Chapter 5. Analytical Modeling of Parallel Programs

A sequential algorithm is usually evaluated in terms of its execution time, expressed as a function of the size of its input. The execution time of a parallel algorithm depends not only on input size but also on the number of processing elements used, and their relative computation and interprocess communication speeds. Hence, a parallel algorithm cannot be evaluated in isolation from a parallel architecture without some loss in accuracy. A parallel system is the combination of an algorithm and the parallel architecture on which it is implemented. In this chapter, we study various metrics for evaluating the performance of parallel systems.

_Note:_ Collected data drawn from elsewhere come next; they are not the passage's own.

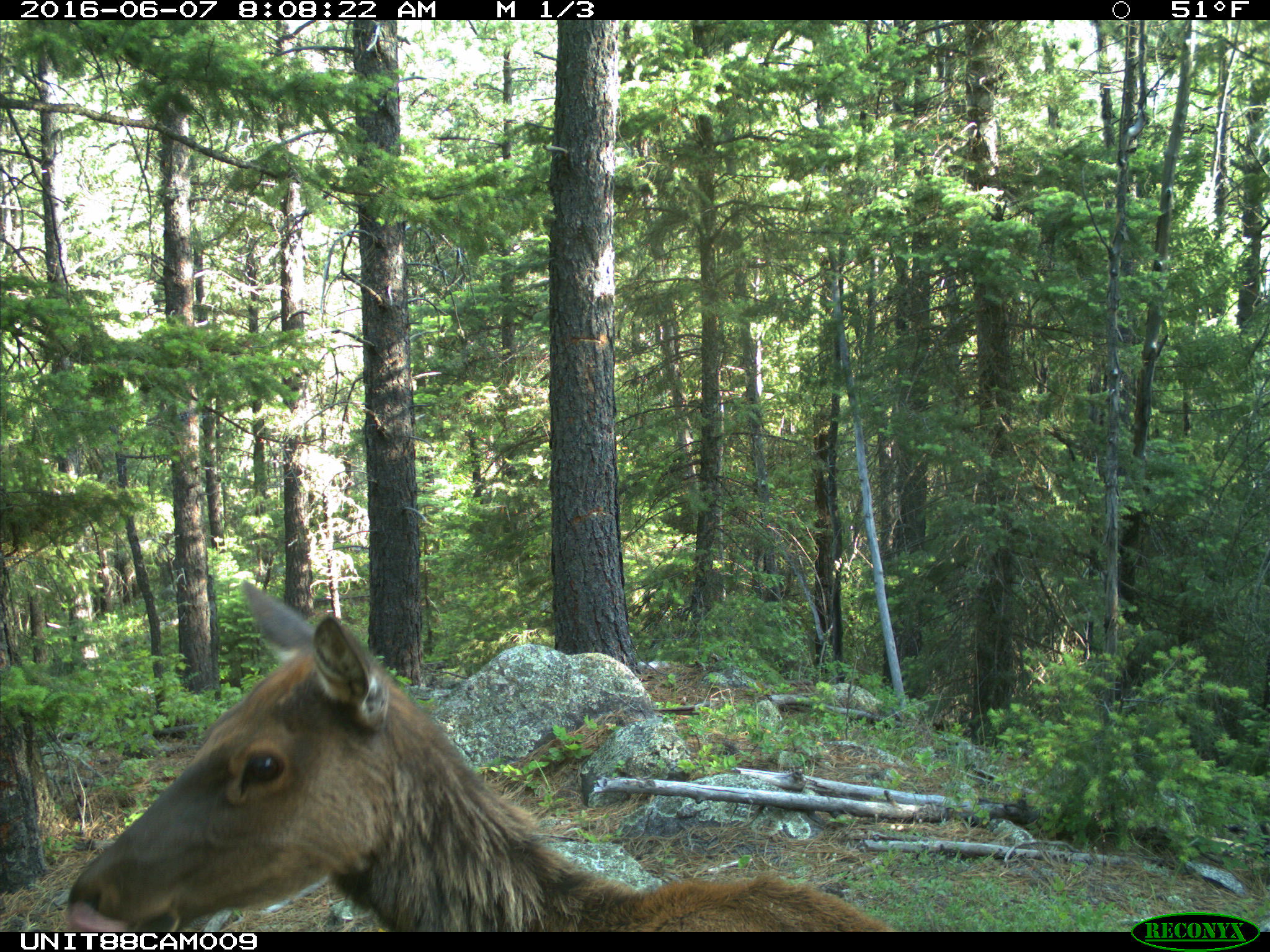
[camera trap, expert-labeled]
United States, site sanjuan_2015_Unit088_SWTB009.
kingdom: Animalia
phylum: Chordata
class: Mammalia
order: Artiodactyla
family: Cervidae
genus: Cervus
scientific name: Cervus elaphus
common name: red deer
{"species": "Cervus elaphus (red deer)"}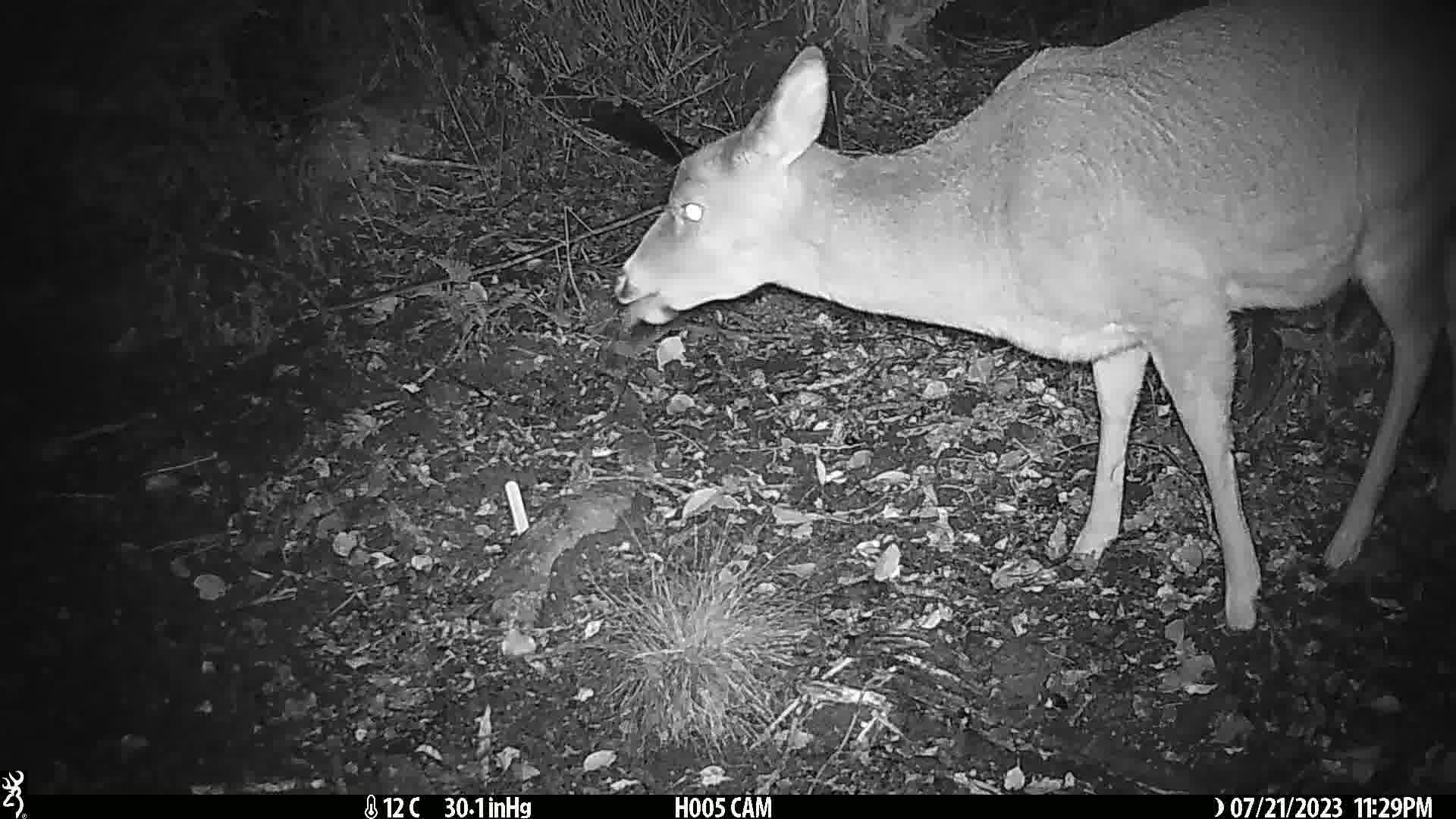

A number of measures of performance are intuitive. Perhaps the simplest of these is the wall-clock time taken to solve a given problem on a given parallel platform. However, as we shall see, a single figure of merit of this nature cannot be extrapolated to other problem instances or larger machine configurations. Other intuitive measures quantify the benefit of parallelism, i.e., how much faster the parallel program runs with respect to the serial program. However, this characterization suffers from other drawbacks, in addition to those mentioned above. For instance, what is the impact of using a poorer serial algorithm that is more amenable to parallel processing? For these reasons, more complex measures for extrapolating performance to larger machine configurations or problems are often necessary. With these objectives in mind, this chapter focuses on metrics for quantifying the performance of parallel programs.